Crawled caption data:
____________

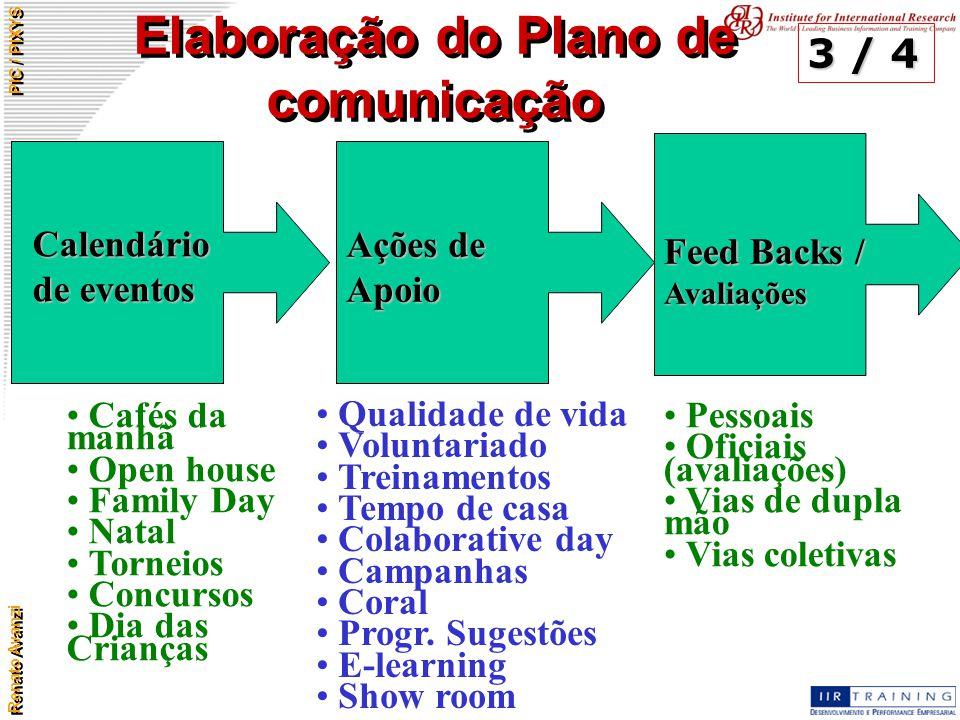 Renato Avanzi PIC / PIXYS Elaboração do Plano de comunicação Calendário de eventos Ações de Apoio Feed Backs / Avaliações Pessoais Oficiais (avaliaçõe
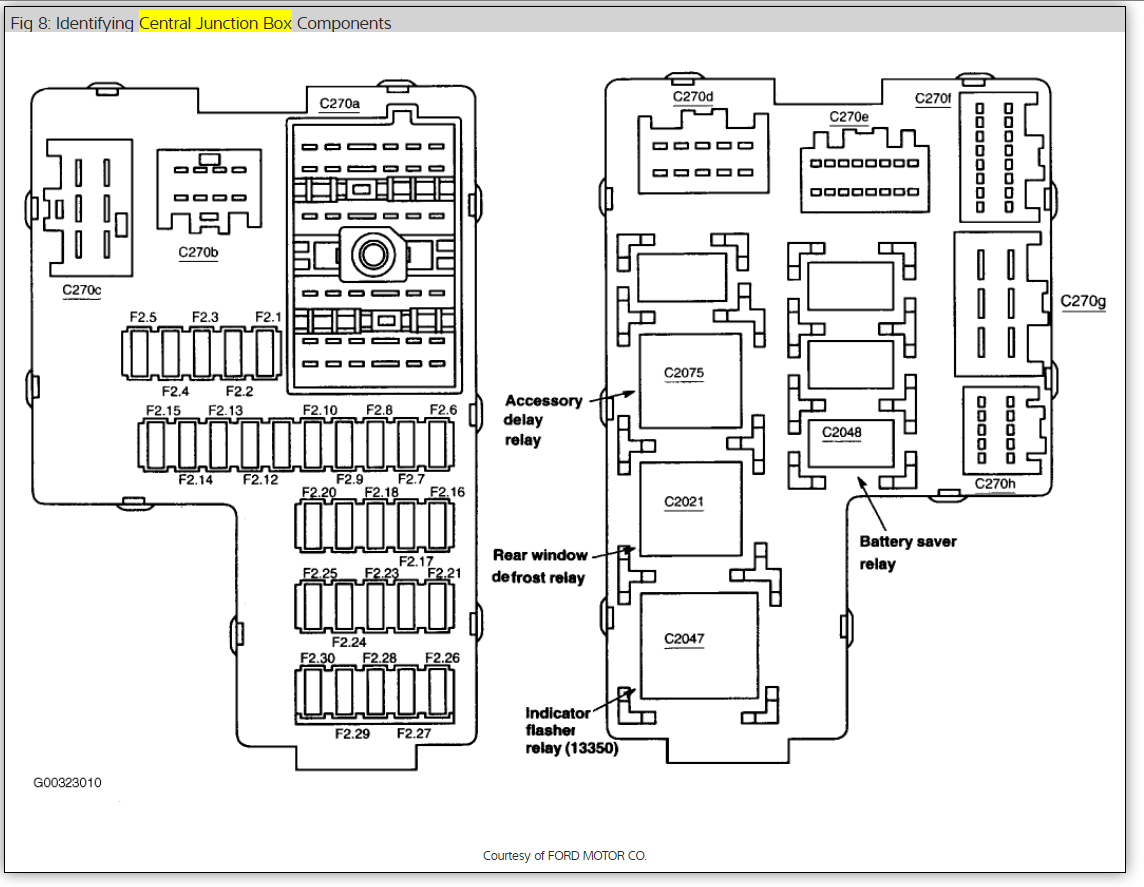 Fuse Box Location I Need To Know The 3 Locations Of All 2004 Ford Explorer Diagram Thumb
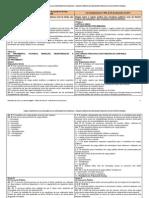 Tabela Comparativa Lei 840 2011 Regime Juridico Servidores Publicos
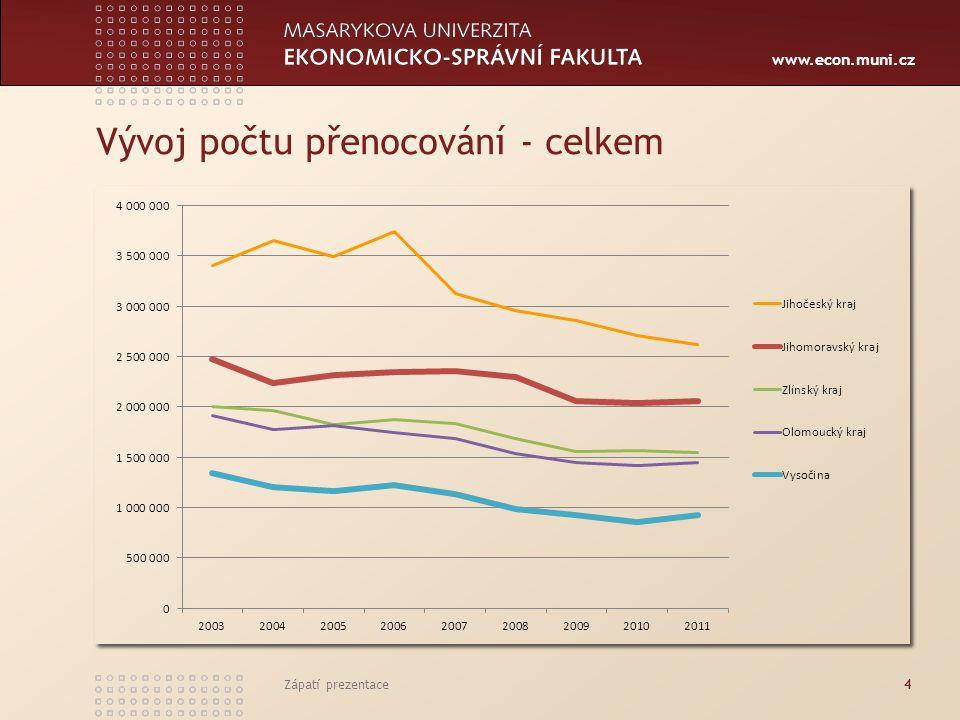 www.econ.muni.cz Vývoj počtu přenocování - celkem Zápatí prezentace4
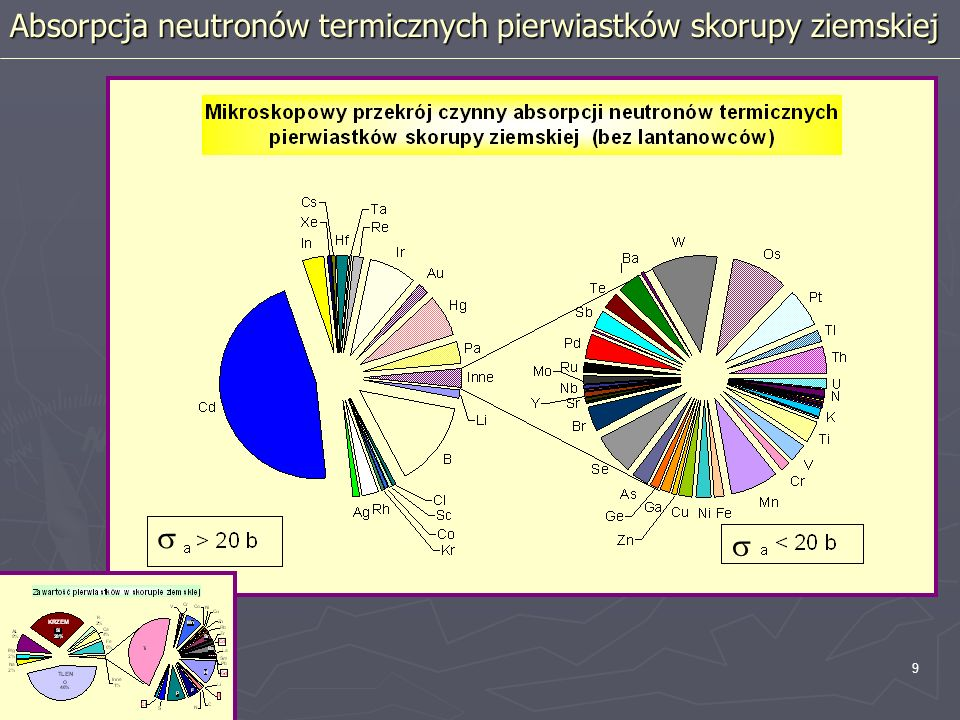 10 a * N a * abundancja / A Absorpcja neutronów termicznych pierwiastków skorupy ziemskiej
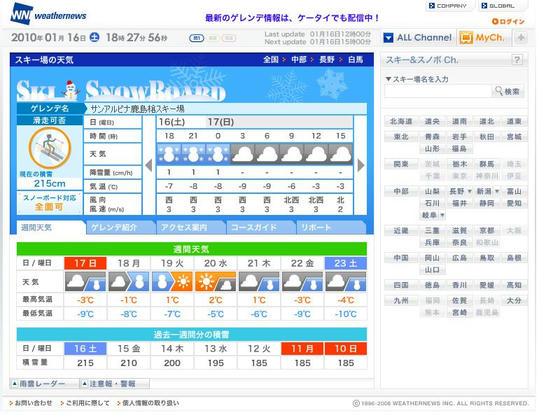 WNの更新が最近遅れがちですね~。予報は曇りでしたが結果は晴れました。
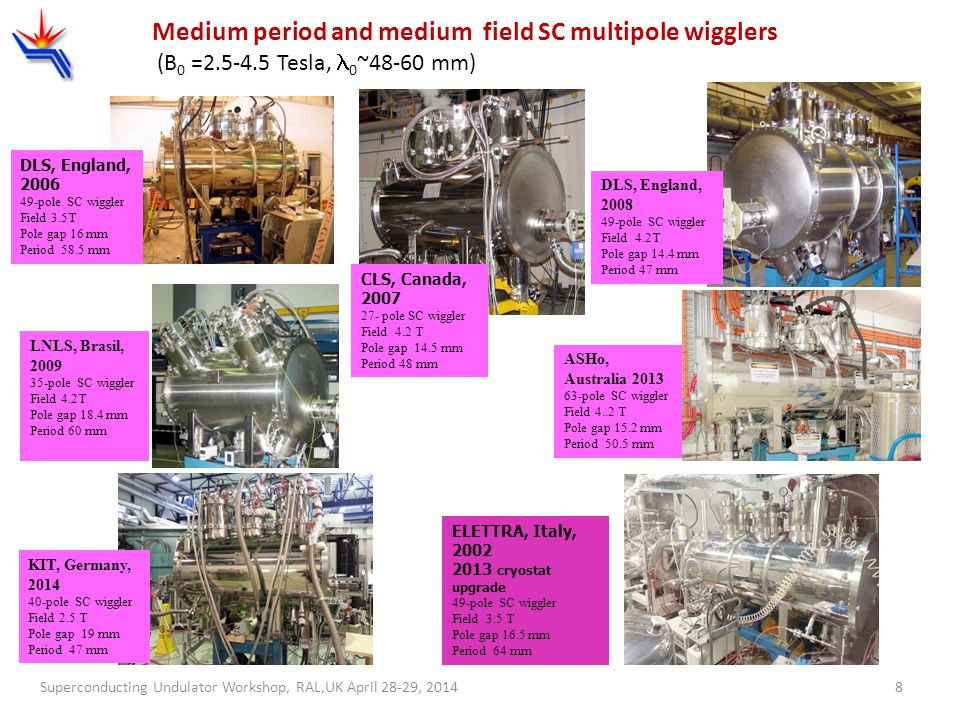 Superconducting Undulator Workshop, RAL,UK April 28-29, 20148 ELETTRA, Italy, 2002 2013 cryostat upgrade 49-pole SC wiggler Field 3.5 T Pole gap 16.5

____________

Activity
Copy each line of the records precisely and drop any images they hold.

Expected answer
 Renato Avanzi PIC / PIXYS Elaboração do Plano de comunicação Calendário de eventos Ações de Apoio Feed Backs / Avaliações Pessoais Oficiais (avaliaçõe
 Fuse Box Location I Need To Know The 3 Locations Of All 2004 Ford Explorer Diagram Thumb
 Tabela Comparativa Lei 840 2011 Regime Juridico Servidores Publicos
 www.econ.muni.cz Vývoj počtu přenocování - celkem Zápatí prezentace4
 10 a * N a * abundancja / A Absorpcja neutronów termicznych pierwiastków skorupy ziemskiej
 WNの更新が最近遅れがちですね~。予報は曇りでしたが結果は晴れました。
 Superconducting Undulator Workshop, RAL,UK April 28-29, 20148 ELETTRA, Italy, 2002 2013 cryostat upgrade 49-pole SC wiggler Field 3.5 T Pole gap 16.5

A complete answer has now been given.